N’y arrivant que partiellement, l’émigré continue à être repoussé par ce milieu où il n’est qu’un intrus. De retour dans son pays, il est rejeté également par les siens, n’étant plus lui-même. Après quelques tentatives infructueuses, il se suicide.
En quoi a consisté le procédé d’animation utilisé par le réalisateur ? Tout simplement à remplacer les personnages par des œufs noirs et blancs, se déplaçant sur du sable ou du gravier. Du polystyrène a été utilisé pour la construction de la ville.
«J’ai opté, fait remarquer M. Charbagi, pour cette technique d’animation parce qu’elle est la plus adaptée à mon scénario qui n’est qu’une parabole sur l’émigration et une de ses conséquences, l’aliénation culturelle.
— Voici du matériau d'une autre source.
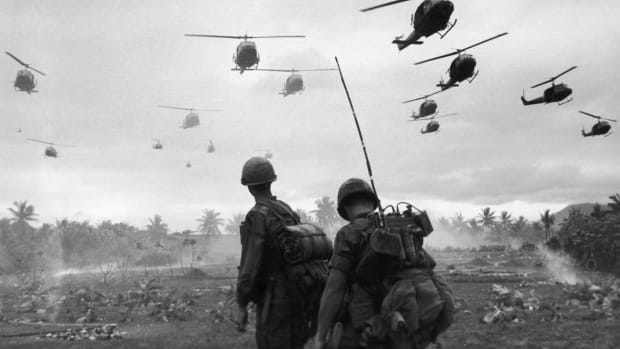 The second wave of combat helicopters of the 1st Air Cavalry Division fly over an RTO and his commander on an isolated landing zone during Operation Pershing, a search and destroy mission on the Bong Son Plain and An Lao Valley of South Vietnam, during the Vietnam War.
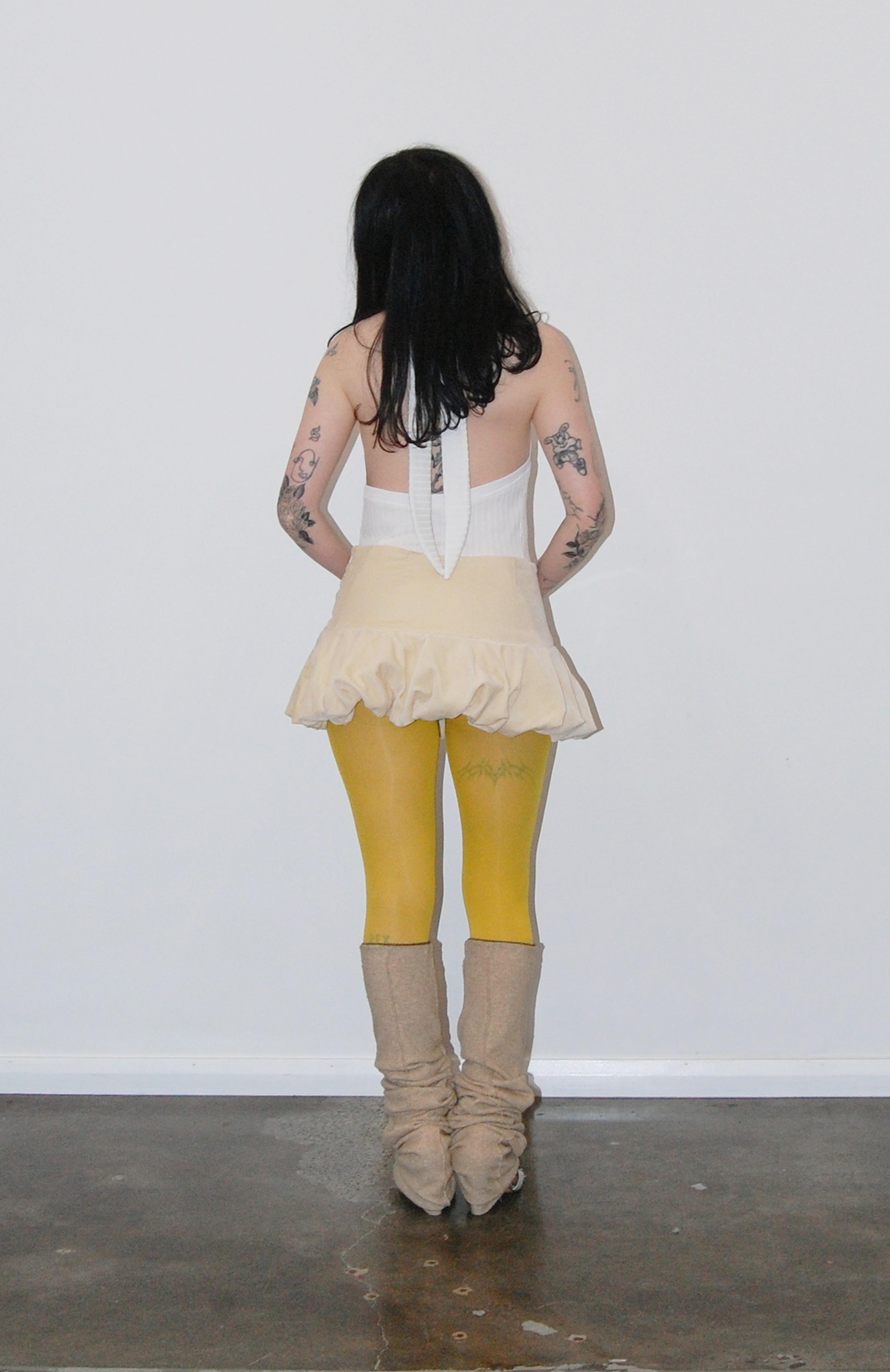 Maroske Peech A flirty playful bubble mid waisted mini skirt that salutes the fashion trends of the 1980s. This mid rise puffball style is created with a crinoline inner foundation to hold its balloon-like shape. A wonderful way to add volume to a silhouette.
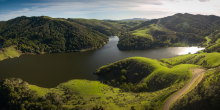 A reservoir set among rolling green hills.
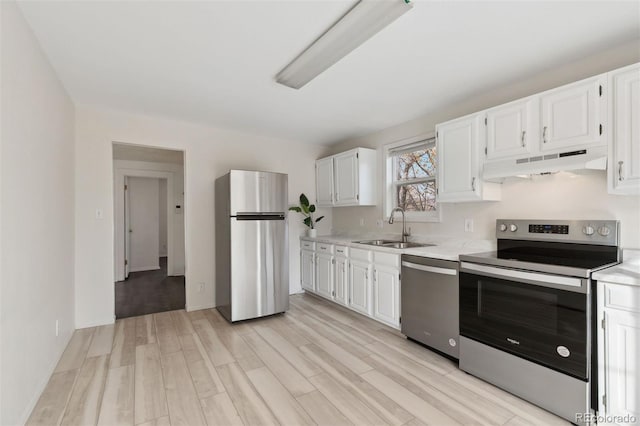 kitchen featuring appliances with stainless steel finishes, light hardwood / wood-style flooring, white cabinetry, and sink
Cette technique permet également au cinéaste d’exercer son talent de créateur dans toutes les étapes de réalisation du film, ainsi que de rompre l’impression de réalité qu’on trouve le cinéma d’animation classique.
Dans le cinéma habituel, le réalisateur fait un choix entre les divers éléments existant déjà (acteurs, décors…). La principale difficulté consiste en ce qu’un film d’animation exige trois fois plus de travail et le coût peut dépasser le double d’un film de fiction».
Le choix de l’émigration pour sujet de son premier film n’est pas fortuit. M. Mohamed Charbagi, qui vit en France depuis plus de six ans, a eu maintes fois l’occasion de connaître de près des émigrés, ouvriers ou autres, aux prises avec de nombreux problèmes dont le moindre n’est pas celui de l’aliénation culturelle.
«L’émigré, dit Charbagi, est un individu dominé dans le pays où il vit, aussi bien par la culture que par le nombre. Deux cas peuvent se présenter : l’émigré ne tient pas le coup et regagne son pays, ou bien il tente de s’intégrer dans une société qui lui est – tel qu’il est – hostile. Il accepte des compromis, voire des compromissions, sans réussir toutefois à devenir l’autre. Cette nouvelle situation ne lui permet pas de s’insérer dans le pays d’accueil et lorsqu’il retourne chez lui, il se trouve confronté à d’énormes contradictions.
C’est pour cela que je casse l’œuf noir à la fin du film, parce que la solution ne se trouve pas au niveau individuel mais au niveau de tout ce groupe. Les implications sont donc beaucoup plus graves que celles prévalant pendant la période coloniale, dans la mesure où l’individu est en mesure de mieux se défendre en groupe contre l’aliénation culturelle. Ce film est un simple constat, il ne prétend pas apporter de solution».
Pour le réalisateur de «Petite histoire d’œufs» qui a exigé six mois de travail et est sorti des laboratoires il y a cinq semaines environ, les difficultés ne sont pas finies, on serait même tenté de dire qu’elles commencent. D’abord un problème de nationalité, car bien que ce film soit réalisé et cofinancé par un Tunisien, il a fallu faire appel à une société française pour gérer les fonds et le film se trouve sur le plan juridique de nationalité française. Des pourparlers sont actuellement engagés avec une société cinématographique pour lui conférer la nationalité tunisienne.
Quant à la distribution, si l’ORTF se charge du secteur télévisé en France, il reste à le distribuer dans tous les autres pays, aussi bien pour le cinéma que pour la télévision. En ce qui concerne la Tunisie, les droits de distribution ne sont pas encore vendus.
Des projets, comme tout cinéaste Mohamed Charbagi en a, mais il ne veut pas en parler avant qu’ils soient à un stade très avancé.
Cependant il espère trouver tous les encouragements de la part des autorités concernées pour entamer son second film.